#### Texto del ejercicio:
Por Carlos Alberto Montaner
El leit motiv de Donald Trump
es ganar. Para él la realidad está hecha de múltiples competencias.
Necesita fabricar el edificio más alto, conquistar a la mujer más
hermosa, llevar a cabo el mejor negocio de bienes raíces, presidir el
país más poderoso de la tierra con el objeto de restaurar su supuesta
grandeza perdida por la descuidada incuria de los políticos.
Su frase emblemática es “you are fired”
(¡está despedido!). A Trump nadie lo ha acusado nunca de ser una
persona compasiva. En su universo sin piedad no hay espacio para los
“perdedores”, ni simpatías con el hombre pequeñito que canta en la
ducha, las señoras obesas o la gente fea, grupos, por cierto, que
constituyen la mayoría del censo en todos los países del planeta.

#### Enunciado:
Copia de principio a fin, sin cambiar nada, el texto sobre Donald Trump que aparece arriba.

#### Extracto del listado:
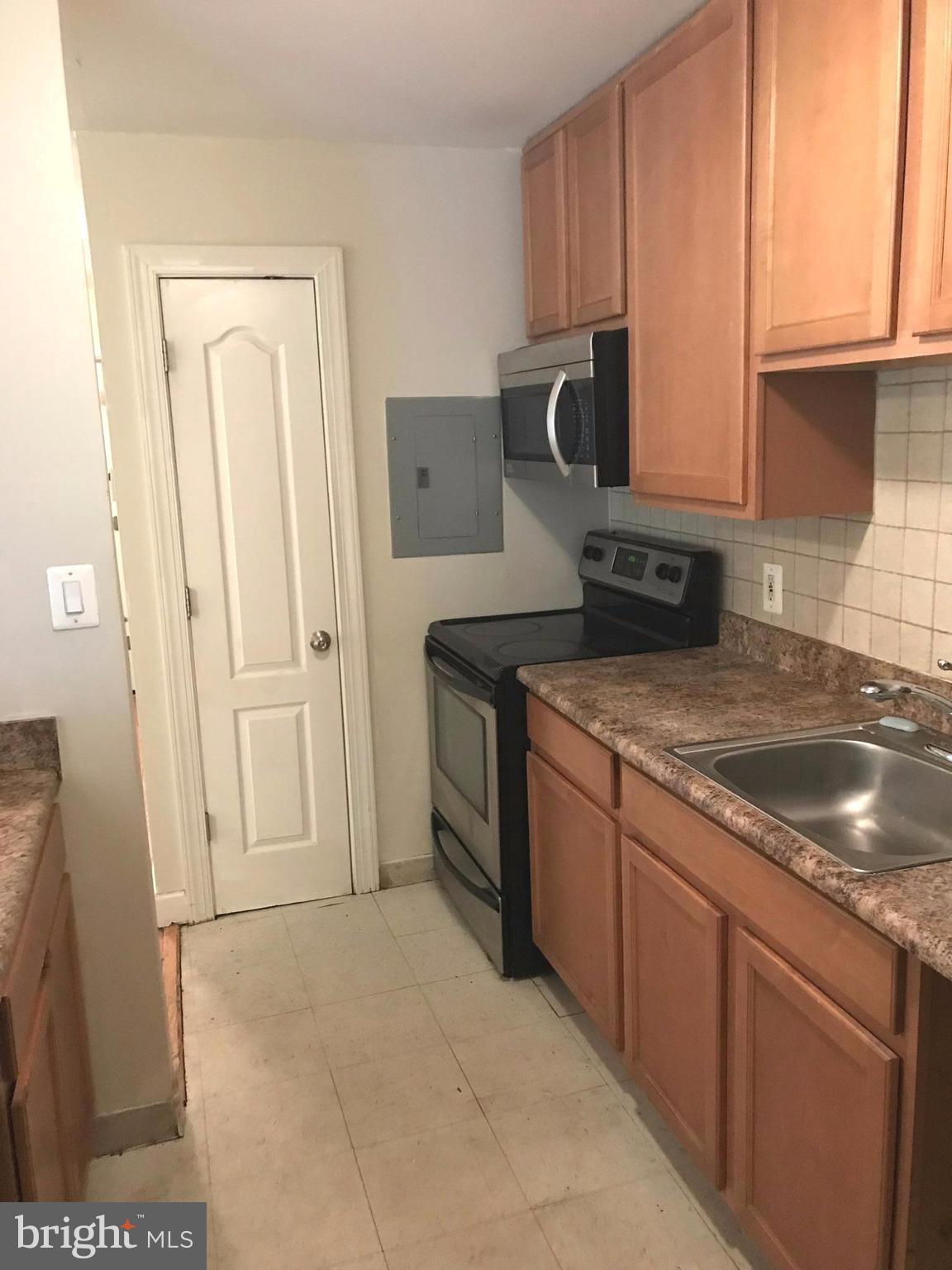 WESTWOOD PARK - Residential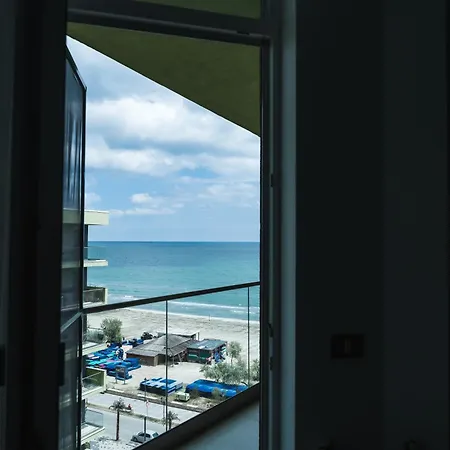 شقة Blue Horizon-8th Floor, Alezzi *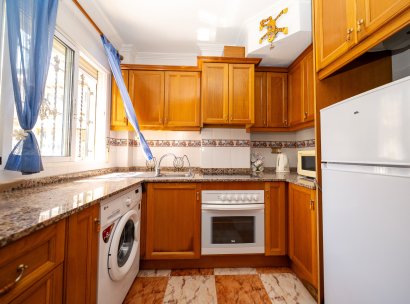 Woning · Herverkoop - Orihuela Costa · Playa Flamenca · Alicante · Spanje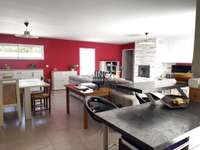Vente maison 10 pièces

#### Respuesta escrita:
Por Carlos Alberto Montaner
El leit motiv de Donald Trump
es ganar. Para él la realidad está hecha de múltiples competencias.
Necesita fabricar el edificio más alto, conquistar a la mujer más
hermosa, llevar a cabo el mejor negocio de bienes raíces, presidir el
país más poderoso de la tierra con el objeto de restaurar su supuesta
grandeza perdida por la descuidada incuria de los políticos.
Su frase emblemática es “you are fired”
(¡está despedido!). A Trump nadie lo ha acusado nunca de ser una
persona compasiva. En su universo sin piedad no hay espacio para los
“perdedores”, ni simpatías con el hombre pequeñito que canta en la
ducha, las señoras obesas o la gente fea, grupos, por cierto, que
constituyen la mayoría del censo en todos los países del planeta.